This article will show you a practical example of how to carry out a lateral-torsional buckling analysis for the steel hall shown in Image 1. You also can see this article as a continuation of the article titled
Determination of Critical Load Factors Using Structure Stability Add-on in RFEM 6 and RSTAB 9
, which shows how to use the Structure Stability add-on to determine critical load factors and the corresponding stability modes for this 3D model.
Nevertheless, the aforementioned article observed that consideration of torsional warping in the stability analysis of the structure is necessary due to the results of the static analysis (that is, applied loads result in bending moments My, so a lateral torsion buckling problem of the main beam is expected as well).
As a result, the following text will show you how to use the Torsion Warping (7 DOF) add-on in combination with the Structure Stability add-on to consider cross-section warping as an additional degree of freedom when performing the stability analysis. It is important to know that the calculation is on the entire model, so the stiffness of the adjacent members or defined support conditions is considered automatically.
Both the Torsional Warping and Structure Stability add-ons can be found in the Base Data, as shown in Image 2. You must know that in RFEM 6 and the Torsional Warping add-on, warping is associated with members only; therefore, no global support conditions have to be defined for it.
Furthermore, the warping at the member ends is assumed to be unobstructed by default; hence, you should use Member Transverse Stiffeners to define warp springs at the member ends and consider the warping stiffness or warping stress. You can read more about this in the Knowledge Base article
Lateral-Torsional Buckling Design with New Torsional Warping (7 DOF) Add-on for RFEM 6 / RSTAB 9
.
Since the warping is assumed to be unhindered at the member end, there is no transfer of the momentum between adjacent members. In other words, all members are considered individually for the warping calculation (that is, individual members can warp freely at their ends). To transfer the warping between individual members that are connected, you can define a set of members. In this regard, the main beams of the steel hall of interest are defined as separate sets of members, as shown in Image 3.

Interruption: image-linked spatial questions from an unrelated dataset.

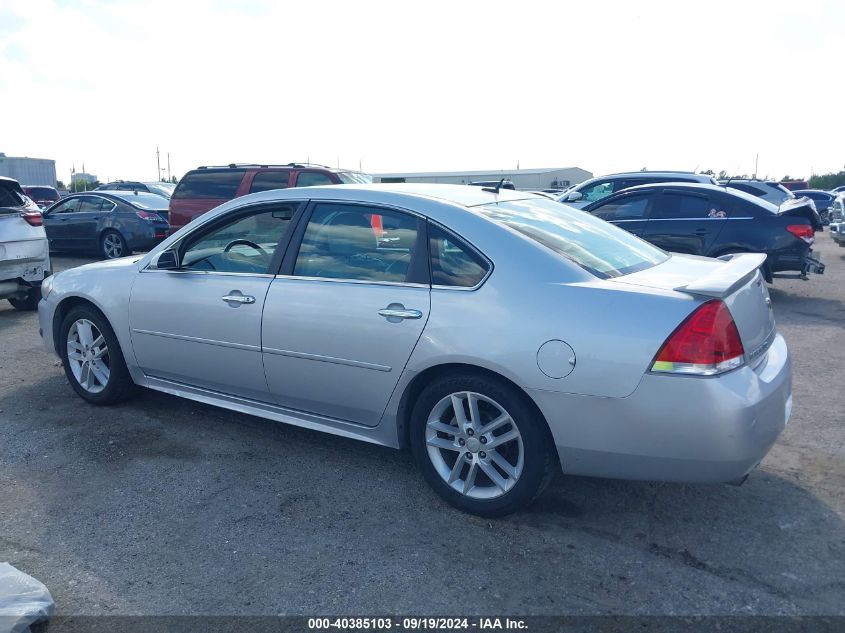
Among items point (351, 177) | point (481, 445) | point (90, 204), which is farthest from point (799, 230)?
point (90, 204)

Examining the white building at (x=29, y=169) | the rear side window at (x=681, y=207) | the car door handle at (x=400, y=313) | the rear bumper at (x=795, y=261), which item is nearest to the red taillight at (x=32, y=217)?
the car door handle at (x=400, y=313)

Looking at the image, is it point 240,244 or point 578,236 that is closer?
point 578,236

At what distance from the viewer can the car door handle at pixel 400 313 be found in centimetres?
351

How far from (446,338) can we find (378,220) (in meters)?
0.88

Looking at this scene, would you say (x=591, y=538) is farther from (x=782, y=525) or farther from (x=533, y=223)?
(x=533, y=223)

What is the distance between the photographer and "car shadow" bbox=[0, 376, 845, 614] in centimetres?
285

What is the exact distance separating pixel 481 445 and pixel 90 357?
10.1ft

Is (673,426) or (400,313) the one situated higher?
(400,313)

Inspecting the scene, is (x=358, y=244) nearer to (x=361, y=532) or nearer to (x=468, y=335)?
(x=468, y=335)

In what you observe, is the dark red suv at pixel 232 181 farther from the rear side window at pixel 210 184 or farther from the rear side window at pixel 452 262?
the rear side window at pixel 452 262

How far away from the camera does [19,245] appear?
804 cm

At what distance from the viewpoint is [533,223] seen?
380 cm

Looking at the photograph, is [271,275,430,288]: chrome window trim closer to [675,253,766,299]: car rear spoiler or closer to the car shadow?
the car shadow

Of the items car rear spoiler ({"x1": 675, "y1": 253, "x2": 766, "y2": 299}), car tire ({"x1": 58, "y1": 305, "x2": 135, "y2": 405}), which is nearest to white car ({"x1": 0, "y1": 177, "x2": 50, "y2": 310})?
car tire ({"x1": 58, "y1": 305, "x2": 135, "y2": 405})
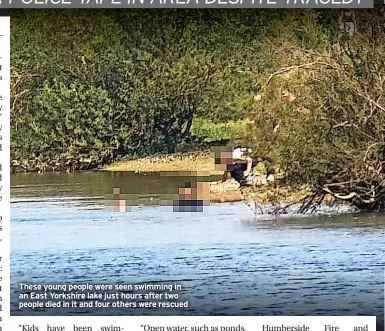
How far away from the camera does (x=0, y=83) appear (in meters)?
2.46

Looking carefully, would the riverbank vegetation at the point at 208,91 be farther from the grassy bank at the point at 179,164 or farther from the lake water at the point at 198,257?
the lake water at the point at 198,257

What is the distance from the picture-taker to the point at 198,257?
246 centimetres

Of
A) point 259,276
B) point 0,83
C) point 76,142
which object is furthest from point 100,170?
point 259,276

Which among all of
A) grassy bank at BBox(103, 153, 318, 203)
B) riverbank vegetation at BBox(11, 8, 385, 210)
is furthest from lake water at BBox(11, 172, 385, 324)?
riverbank vegetation at BBox(11, 8, 385, 210)

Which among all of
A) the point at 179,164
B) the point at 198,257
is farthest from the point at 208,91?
the point at 198,257

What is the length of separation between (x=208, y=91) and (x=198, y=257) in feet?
1.39

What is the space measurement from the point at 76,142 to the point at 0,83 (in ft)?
0.79

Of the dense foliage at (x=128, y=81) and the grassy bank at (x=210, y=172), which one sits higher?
the dense foliage at (x=128, y=81)

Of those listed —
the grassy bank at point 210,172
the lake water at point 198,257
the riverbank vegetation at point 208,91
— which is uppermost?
the riverbank vegetation at point 208,91

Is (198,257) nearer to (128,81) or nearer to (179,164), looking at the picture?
(179,164)

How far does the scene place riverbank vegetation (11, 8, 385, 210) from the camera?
2.46 metres

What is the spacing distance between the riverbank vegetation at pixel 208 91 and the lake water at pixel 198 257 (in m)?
0.13

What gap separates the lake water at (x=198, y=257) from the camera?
2.46m

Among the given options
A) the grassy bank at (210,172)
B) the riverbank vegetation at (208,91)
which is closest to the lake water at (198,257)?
the grassy bank at (210,172)
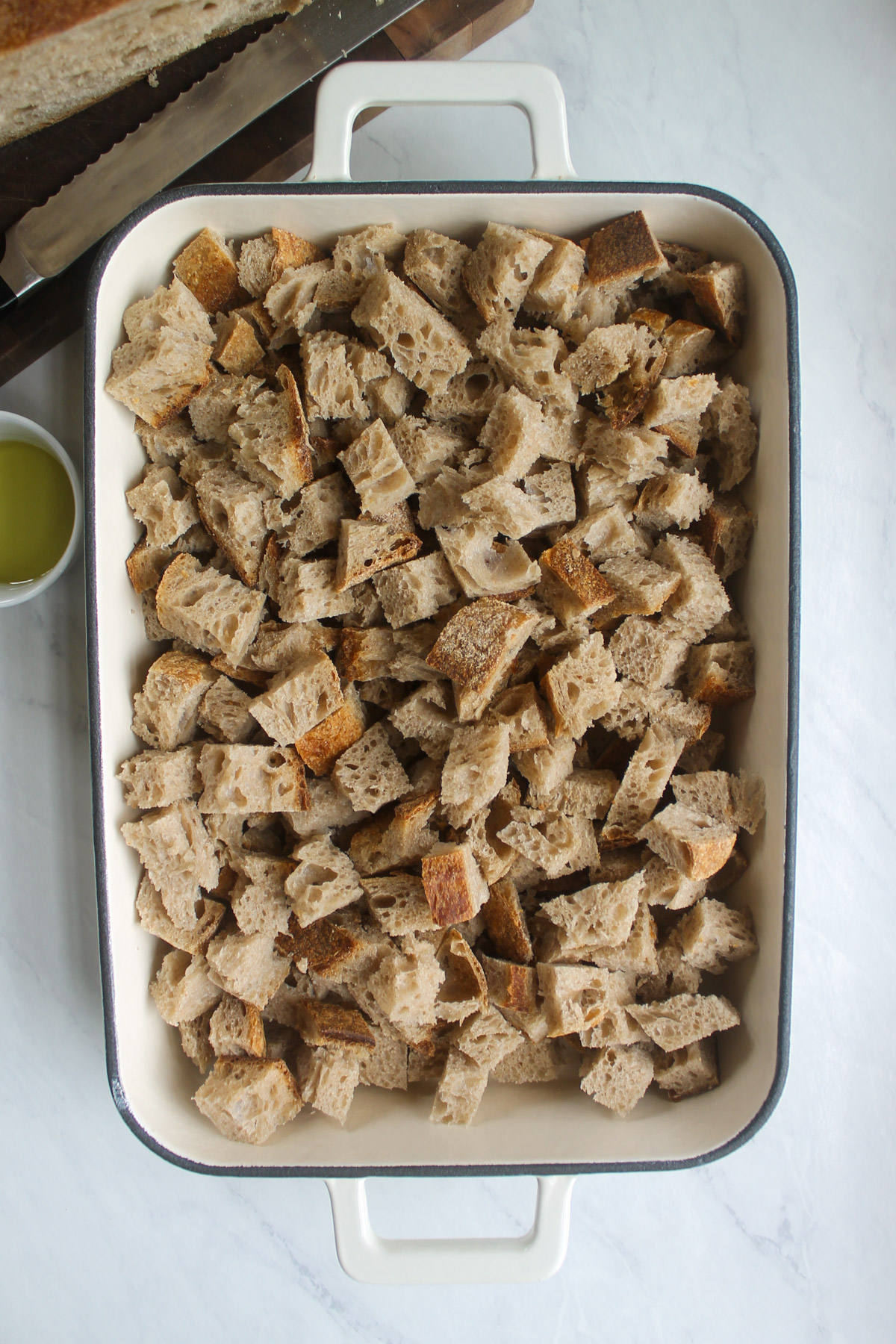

At this point, a parallel can be made between the load application point when calculating members with 6 degrees of freedom, and calculating members with 7 degrees of freedom. Namely, if other objects are connected to a member to be calculated with 6 degrees of freedom, shear forces from other components are introduced at the shear center.
When calculating members with 7 degrees of freedom, however, the connection point is considered to be in the center of gravity (that is, the centroid of the cross-section), and the defined member loads are also applied there. To address this issue in the analysis, you can define member eccentricities or use rigid members to define such connections. In this regard, the application point of the load in this example will be defined with the eccentricity shown in Images 4 and 5.
Next, the stability analysis settings can be defined in the same way as explained in the Knowledge Base article
Determination of Critical Load Factors Using Structure Stability Add-on in RFEM 6 and RSTAB 9
. Namely, you can select the analysis method and consider the other options shown in Image 6.
As discussed in the aforementioned article, the stability analysis can be considered in terms of load cases, load combinations, and design situations. In this example, the stability analysis is considered in terms of the ultimate design situation, as shown in Images 7 and 8. Hence, you can calculate this design situation and obtain results in the same way as discussed in the aforementioned article.
Finally, you can run the calculation and obtain the results of the stability analysis with consideration of the cross-section torsional warping. In the Overview of the Static Analysis table, you can see the most critical load factor of all the load combinations (Image 9), together with the governing load combination with which the critical load factor is associated. This way, you can open the stability analysis results for the specific load combination and display the associated mode shape.